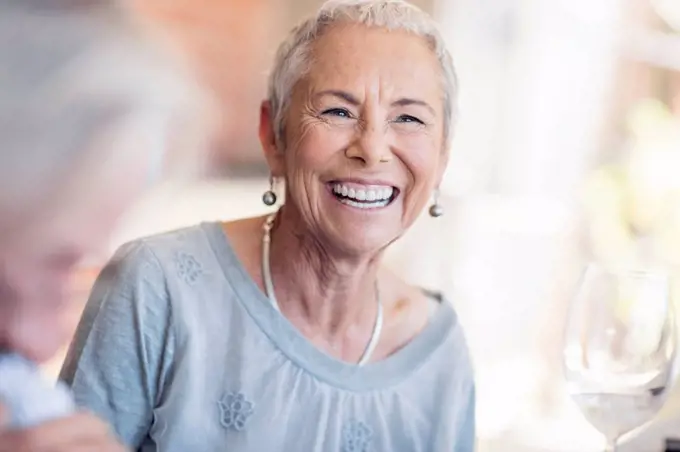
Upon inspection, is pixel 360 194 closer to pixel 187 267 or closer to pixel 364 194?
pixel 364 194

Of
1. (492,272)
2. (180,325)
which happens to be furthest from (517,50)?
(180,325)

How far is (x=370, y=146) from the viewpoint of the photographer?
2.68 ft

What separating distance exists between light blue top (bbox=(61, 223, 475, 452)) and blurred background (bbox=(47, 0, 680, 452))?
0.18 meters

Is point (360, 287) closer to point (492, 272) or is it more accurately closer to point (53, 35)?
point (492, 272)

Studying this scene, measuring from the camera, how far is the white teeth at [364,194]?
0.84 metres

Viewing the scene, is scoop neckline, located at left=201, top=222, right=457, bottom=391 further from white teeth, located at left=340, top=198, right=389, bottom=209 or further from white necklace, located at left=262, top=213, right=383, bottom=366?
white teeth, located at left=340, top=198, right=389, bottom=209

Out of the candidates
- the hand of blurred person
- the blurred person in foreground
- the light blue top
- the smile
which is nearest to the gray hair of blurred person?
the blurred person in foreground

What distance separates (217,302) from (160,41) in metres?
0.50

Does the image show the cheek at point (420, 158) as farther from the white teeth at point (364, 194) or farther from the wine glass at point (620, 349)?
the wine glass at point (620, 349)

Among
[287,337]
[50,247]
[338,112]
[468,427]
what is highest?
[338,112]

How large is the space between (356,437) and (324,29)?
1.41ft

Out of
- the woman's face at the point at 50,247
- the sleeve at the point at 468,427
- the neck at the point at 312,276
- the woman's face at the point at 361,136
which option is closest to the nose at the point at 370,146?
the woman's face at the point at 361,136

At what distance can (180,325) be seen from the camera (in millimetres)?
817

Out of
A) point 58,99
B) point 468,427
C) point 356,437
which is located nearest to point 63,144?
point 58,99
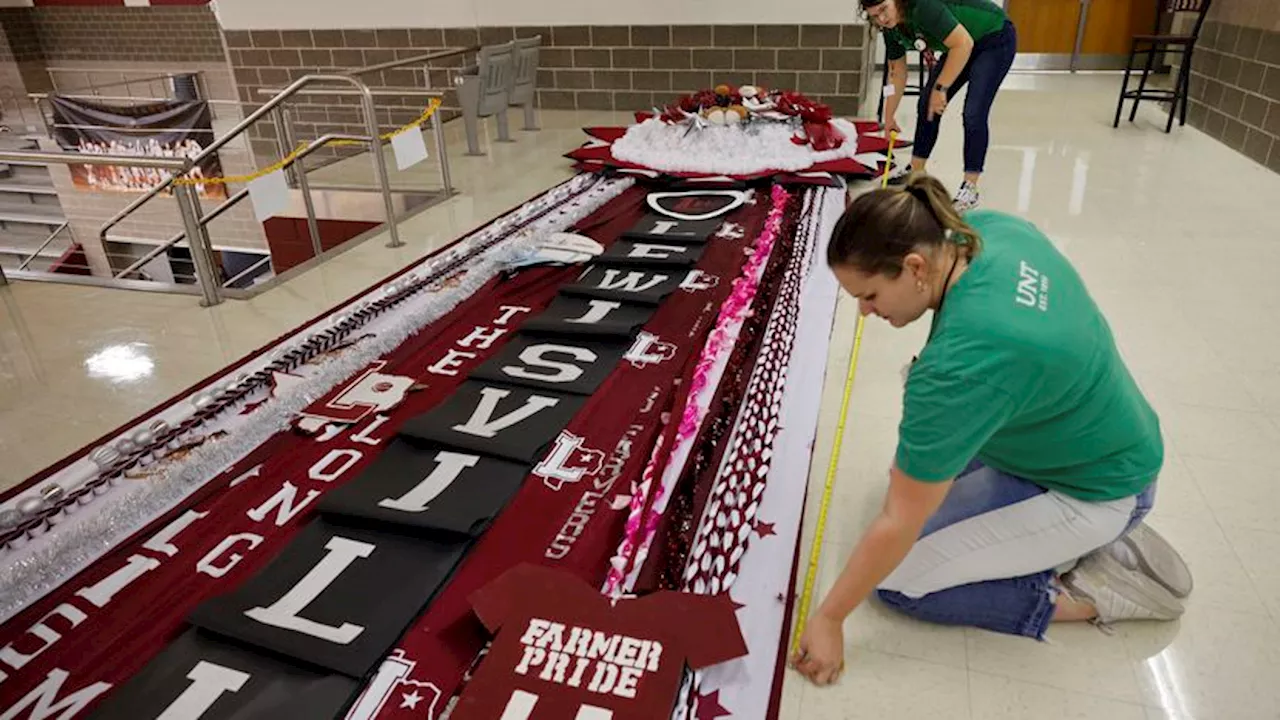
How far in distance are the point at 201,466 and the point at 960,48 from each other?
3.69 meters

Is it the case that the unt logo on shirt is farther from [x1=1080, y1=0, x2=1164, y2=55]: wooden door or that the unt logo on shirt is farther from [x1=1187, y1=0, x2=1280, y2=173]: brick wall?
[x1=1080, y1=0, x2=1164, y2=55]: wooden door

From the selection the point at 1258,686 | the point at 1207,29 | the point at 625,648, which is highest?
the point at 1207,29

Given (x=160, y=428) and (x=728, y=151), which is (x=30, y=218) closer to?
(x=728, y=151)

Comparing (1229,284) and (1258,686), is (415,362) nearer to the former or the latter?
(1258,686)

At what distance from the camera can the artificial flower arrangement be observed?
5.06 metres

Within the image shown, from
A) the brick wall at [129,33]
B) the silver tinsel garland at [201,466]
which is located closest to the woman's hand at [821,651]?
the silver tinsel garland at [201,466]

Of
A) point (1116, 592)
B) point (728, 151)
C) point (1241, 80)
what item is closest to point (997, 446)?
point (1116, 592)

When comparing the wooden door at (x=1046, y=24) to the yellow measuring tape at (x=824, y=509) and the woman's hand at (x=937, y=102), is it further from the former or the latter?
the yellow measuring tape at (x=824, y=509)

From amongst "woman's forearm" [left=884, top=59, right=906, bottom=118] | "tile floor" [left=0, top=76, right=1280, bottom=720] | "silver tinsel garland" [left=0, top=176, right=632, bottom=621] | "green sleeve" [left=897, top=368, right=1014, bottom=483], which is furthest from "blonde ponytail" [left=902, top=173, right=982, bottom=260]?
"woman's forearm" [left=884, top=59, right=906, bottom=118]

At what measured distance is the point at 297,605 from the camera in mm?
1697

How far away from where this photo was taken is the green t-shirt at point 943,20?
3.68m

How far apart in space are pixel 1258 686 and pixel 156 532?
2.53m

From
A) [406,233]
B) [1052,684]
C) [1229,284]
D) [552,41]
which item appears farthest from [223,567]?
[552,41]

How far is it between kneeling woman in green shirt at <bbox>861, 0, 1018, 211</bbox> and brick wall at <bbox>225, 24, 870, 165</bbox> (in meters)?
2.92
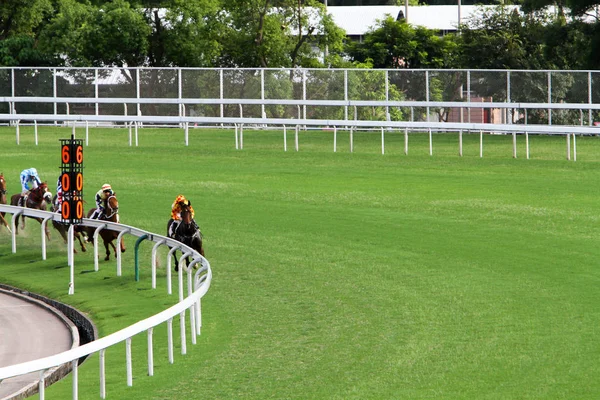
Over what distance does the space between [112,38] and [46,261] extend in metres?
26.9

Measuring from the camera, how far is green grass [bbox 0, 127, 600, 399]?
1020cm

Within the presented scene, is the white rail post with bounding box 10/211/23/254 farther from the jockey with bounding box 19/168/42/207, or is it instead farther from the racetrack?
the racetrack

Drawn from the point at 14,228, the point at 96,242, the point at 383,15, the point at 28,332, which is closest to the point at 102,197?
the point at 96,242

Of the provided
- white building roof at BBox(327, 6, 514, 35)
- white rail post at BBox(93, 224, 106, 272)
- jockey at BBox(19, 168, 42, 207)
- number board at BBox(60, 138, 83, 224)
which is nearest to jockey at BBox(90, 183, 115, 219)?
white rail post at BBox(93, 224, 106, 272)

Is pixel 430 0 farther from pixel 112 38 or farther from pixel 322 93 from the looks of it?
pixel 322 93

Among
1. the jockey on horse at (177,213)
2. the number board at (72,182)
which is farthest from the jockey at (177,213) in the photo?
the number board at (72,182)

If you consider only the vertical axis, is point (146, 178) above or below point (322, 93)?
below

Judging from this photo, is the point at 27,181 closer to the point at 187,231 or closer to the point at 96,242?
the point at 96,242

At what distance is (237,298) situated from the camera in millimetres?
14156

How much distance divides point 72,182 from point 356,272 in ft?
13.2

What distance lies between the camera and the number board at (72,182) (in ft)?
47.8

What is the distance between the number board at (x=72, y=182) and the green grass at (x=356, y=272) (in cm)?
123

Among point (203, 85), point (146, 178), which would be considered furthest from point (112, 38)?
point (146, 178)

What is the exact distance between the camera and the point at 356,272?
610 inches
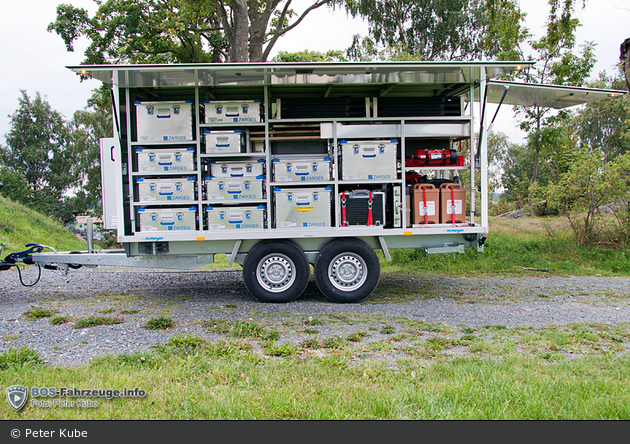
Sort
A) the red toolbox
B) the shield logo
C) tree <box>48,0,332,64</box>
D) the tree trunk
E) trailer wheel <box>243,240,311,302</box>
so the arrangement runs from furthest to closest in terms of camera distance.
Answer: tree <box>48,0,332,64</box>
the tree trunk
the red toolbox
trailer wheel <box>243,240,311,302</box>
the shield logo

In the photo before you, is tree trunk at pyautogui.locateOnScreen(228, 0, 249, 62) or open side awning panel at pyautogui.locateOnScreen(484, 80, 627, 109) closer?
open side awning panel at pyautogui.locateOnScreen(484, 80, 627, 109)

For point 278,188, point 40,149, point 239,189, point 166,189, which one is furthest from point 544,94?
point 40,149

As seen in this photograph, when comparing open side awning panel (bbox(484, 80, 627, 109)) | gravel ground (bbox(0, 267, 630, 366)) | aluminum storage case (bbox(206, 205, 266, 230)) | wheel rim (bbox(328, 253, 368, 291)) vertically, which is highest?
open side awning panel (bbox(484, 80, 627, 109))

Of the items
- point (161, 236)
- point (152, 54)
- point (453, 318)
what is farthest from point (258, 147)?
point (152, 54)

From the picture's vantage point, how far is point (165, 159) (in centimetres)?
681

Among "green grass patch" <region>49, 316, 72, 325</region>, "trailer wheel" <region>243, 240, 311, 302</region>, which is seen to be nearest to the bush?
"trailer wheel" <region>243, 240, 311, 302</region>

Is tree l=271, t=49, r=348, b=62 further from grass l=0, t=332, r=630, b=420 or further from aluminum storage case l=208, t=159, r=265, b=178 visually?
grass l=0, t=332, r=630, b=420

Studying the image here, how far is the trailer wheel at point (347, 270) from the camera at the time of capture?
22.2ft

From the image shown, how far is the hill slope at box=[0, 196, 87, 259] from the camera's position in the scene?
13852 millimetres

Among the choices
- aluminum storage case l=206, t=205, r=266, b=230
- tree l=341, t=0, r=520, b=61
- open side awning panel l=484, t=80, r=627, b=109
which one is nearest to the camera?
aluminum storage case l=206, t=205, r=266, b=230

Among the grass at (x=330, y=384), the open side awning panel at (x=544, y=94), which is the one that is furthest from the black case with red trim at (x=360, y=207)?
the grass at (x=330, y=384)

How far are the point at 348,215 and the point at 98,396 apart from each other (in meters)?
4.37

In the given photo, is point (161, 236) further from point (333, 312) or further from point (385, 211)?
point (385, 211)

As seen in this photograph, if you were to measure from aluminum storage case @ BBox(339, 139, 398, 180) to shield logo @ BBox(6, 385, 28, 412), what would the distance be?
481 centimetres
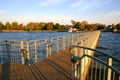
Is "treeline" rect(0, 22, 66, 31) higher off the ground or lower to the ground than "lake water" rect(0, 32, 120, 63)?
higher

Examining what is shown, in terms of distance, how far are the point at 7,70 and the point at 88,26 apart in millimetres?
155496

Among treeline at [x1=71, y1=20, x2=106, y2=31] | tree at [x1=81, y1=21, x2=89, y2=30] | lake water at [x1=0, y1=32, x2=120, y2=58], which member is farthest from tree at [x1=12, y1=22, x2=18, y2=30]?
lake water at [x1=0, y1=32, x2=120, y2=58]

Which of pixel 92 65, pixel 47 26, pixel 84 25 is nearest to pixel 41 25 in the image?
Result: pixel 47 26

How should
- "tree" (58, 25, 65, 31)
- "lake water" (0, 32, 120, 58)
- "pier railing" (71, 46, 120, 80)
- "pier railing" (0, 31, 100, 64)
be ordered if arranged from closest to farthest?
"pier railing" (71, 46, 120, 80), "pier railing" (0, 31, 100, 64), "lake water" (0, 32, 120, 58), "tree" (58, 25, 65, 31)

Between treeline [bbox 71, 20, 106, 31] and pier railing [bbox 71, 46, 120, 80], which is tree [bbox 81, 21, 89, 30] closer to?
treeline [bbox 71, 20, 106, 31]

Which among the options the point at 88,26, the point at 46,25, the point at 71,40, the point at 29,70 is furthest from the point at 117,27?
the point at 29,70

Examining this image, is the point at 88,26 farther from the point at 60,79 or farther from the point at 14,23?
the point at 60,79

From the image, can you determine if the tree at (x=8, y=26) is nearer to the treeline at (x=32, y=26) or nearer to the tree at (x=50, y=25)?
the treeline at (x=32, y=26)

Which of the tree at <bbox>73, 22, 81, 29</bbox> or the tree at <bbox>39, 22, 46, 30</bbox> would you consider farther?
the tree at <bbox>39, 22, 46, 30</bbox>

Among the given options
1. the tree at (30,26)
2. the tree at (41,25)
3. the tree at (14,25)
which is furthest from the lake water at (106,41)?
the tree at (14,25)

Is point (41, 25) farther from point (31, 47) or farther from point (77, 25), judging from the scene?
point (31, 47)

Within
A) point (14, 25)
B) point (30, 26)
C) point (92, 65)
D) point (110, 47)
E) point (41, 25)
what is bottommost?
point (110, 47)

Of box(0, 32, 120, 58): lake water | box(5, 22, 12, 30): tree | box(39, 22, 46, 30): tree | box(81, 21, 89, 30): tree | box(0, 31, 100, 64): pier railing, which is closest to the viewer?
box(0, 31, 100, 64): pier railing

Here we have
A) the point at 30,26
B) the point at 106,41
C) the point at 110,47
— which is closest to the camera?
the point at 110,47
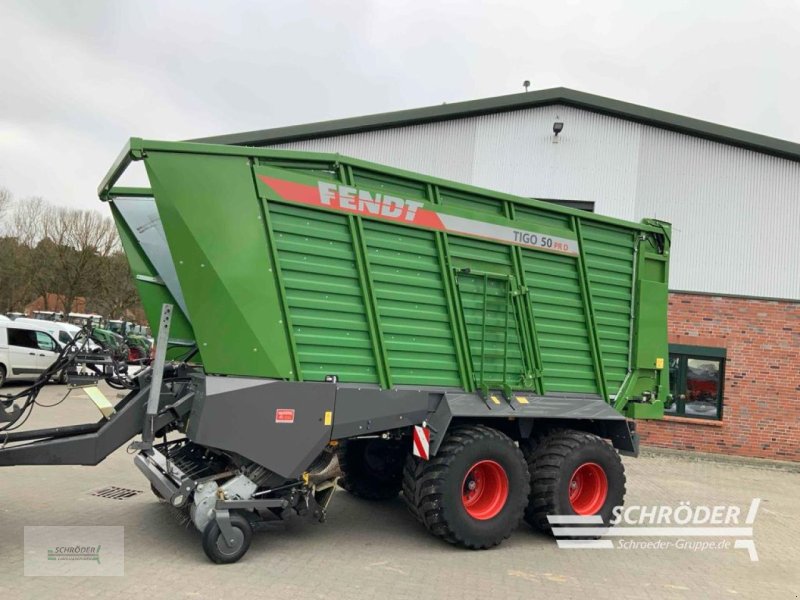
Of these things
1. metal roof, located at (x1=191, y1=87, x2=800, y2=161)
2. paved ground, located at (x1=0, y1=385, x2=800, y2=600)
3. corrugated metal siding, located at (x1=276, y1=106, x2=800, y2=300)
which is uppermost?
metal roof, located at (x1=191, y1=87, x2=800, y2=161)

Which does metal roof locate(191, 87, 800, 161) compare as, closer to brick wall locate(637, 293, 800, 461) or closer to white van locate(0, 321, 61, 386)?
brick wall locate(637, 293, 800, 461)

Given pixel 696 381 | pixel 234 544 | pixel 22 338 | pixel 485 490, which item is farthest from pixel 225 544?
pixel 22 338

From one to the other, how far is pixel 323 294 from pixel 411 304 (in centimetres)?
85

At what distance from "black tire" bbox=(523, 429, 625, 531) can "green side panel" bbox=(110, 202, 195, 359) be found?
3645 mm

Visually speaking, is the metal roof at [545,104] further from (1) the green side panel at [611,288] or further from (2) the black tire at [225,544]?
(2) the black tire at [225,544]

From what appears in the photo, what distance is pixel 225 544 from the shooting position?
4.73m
::::::
STATED PROBLEM: Render the lines between the one containing "Of the provided" and the one containing "which is nearest to jockey", inclusive, as a Markdown table with the columns Row and Line, numbering each row and omitting blank lines.

TASK OUTPUT:
| Row | Line |
|---|---|
| 1 | Of the provided |
| 2 | - white building roof at BBox(327, 6, 514, 35) |
| 3 | - white rail post at BBox(93, 224, 106, 272) |
| 4 | - jockey at BBox(19, 168, 42, 207) |
| 5 | - number board at BBox(60, 138, 83, 224) |
| 6 | which is nearest to jockey at BBox(90, 183, 115, 219)? |